For instance, the __eq__ method implements the == boolean operation. The basic implementation checks whether two instances are exactly the same, a behaviour that is not always intuitive.


In [ ]:
p1 = Protein('prot1', 'MPNFFIDRPIFAWVIAIIIMLAGGLAILKLPVAQYPTIAP')
p2 = Protein('prot1', 'MPNFFIDRPIFAWVIAIIIMLAGGLAILKLPVAQYPTIAP')
p1 == p2

In [ ]:
# let's fix it
class Protein(Sequence):
    def get_exon_length(self):
        return len(self.sequence) * 3
    
    def __eq__(self, other_instance):
        return self.sequence == other_instance.sequence

In [ ]:
p1 = Protein('prot1', 'MPNFFIDRPIFAWVIAIIIMLAGGLAILKLPVAQYPTIAP')
p2 = Protein('prot1', 'MPNFFIDRPIFAWVIAIIIMLAGGLAILKLPVAQYPTIAP')
p1 == p2

Other interesting operators:

  • __lt__ (x<y), __le__ (x<=y)
  • __gt__ (x>y), __ge__ (x>=y)
  • __eq__ (x==y), __ne__ (x!=y)
  • __str__: how the instance will be represented when calling the print or format functions on it
  • __bool__ cast the instance to bool, for instance based on one of its attributes

Many more are available, and allow to create new interesting data types.

Duck typing

Unlike languages like c, where the type of arguments to functions have to be previously defined, python uses the "Duck typing" paradigm.

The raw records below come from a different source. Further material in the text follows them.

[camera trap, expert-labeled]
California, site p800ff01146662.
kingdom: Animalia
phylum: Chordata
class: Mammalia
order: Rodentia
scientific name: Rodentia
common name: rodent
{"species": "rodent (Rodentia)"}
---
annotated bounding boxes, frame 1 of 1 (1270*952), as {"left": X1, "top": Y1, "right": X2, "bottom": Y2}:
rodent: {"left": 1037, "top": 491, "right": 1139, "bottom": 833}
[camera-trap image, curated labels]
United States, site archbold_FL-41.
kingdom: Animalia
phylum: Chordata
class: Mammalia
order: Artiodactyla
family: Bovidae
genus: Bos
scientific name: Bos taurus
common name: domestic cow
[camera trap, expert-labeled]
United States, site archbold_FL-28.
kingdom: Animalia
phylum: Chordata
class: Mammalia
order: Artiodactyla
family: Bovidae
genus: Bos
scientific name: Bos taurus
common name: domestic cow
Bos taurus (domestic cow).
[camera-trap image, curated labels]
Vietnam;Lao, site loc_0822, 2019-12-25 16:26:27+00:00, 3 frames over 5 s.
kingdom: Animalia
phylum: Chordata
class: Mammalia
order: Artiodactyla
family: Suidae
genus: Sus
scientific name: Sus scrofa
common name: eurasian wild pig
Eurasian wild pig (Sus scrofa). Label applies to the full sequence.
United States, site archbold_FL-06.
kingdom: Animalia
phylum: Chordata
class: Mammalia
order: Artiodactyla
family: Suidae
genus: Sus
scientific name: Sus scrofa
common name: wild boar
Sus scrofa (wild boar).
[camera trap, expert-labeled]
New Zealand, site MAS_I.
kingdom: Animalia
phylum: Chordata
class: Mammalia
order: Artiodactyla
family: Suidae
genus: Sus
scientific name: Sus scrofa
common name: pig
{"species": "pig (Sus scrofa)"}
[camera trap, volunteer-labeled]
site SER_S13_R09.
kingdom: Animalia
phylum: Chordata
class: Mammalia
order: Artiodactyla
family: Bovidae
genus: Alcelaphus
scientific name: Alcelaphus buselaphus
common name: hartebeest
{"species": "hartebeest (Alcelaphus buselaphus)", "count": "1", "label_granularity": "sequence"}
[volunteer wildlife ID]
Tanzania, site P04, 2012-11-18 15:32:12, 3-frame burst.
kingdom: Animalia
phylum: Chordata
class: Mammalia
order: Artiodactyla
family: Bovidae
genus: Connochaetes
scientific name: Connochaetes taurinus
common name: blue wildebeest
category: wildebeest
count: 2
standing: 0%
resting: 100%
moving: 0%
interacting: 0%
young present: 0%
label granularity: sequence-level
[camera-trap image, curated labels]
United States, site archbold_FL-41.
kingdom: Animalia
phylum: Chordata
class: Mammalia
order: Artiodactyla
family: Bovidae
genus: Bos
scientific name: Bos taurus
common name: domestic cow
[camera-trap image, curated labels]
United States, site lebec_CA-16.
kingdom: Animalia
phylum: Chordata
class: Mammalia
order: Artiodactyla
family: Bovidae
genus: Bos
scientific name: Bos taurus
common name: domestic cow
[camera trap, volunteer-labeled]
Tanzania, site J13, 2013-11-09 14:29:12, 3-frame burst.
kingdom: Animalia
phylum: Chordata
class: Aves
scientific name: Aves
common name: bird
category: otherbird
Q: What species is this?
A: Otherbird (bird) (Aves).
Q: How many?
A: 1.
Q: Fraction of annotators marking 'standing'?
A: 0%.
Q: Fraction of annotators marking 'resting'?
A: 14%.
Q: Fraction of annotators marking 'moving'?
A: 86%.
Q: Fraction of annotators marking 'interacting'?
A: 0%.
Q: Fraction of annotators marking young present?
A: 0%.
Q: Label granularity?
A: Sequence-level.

"If it walks like a duck and it quacks like a duck, then it must be a duck."

In other words it means that we are not interested in checking and enforcing the type of an object to be used by a method, only that it needs to contain certain attributes and methods. More importantly, the check is performed at runtime, and not at compilation time (which python doesn't have anyway!). This allows greater flexibility in passing objects to functions.


In [ ]:
def sum_two_things(a, b):
    return a + b

In [ ]:
sum_two_things(1, 2)

In [ ]:
sum_two_things('a', 'b')

For the above examples we just need two objects that support the __add__ operator, but we don't care about their actual type, as long as they say "quack!"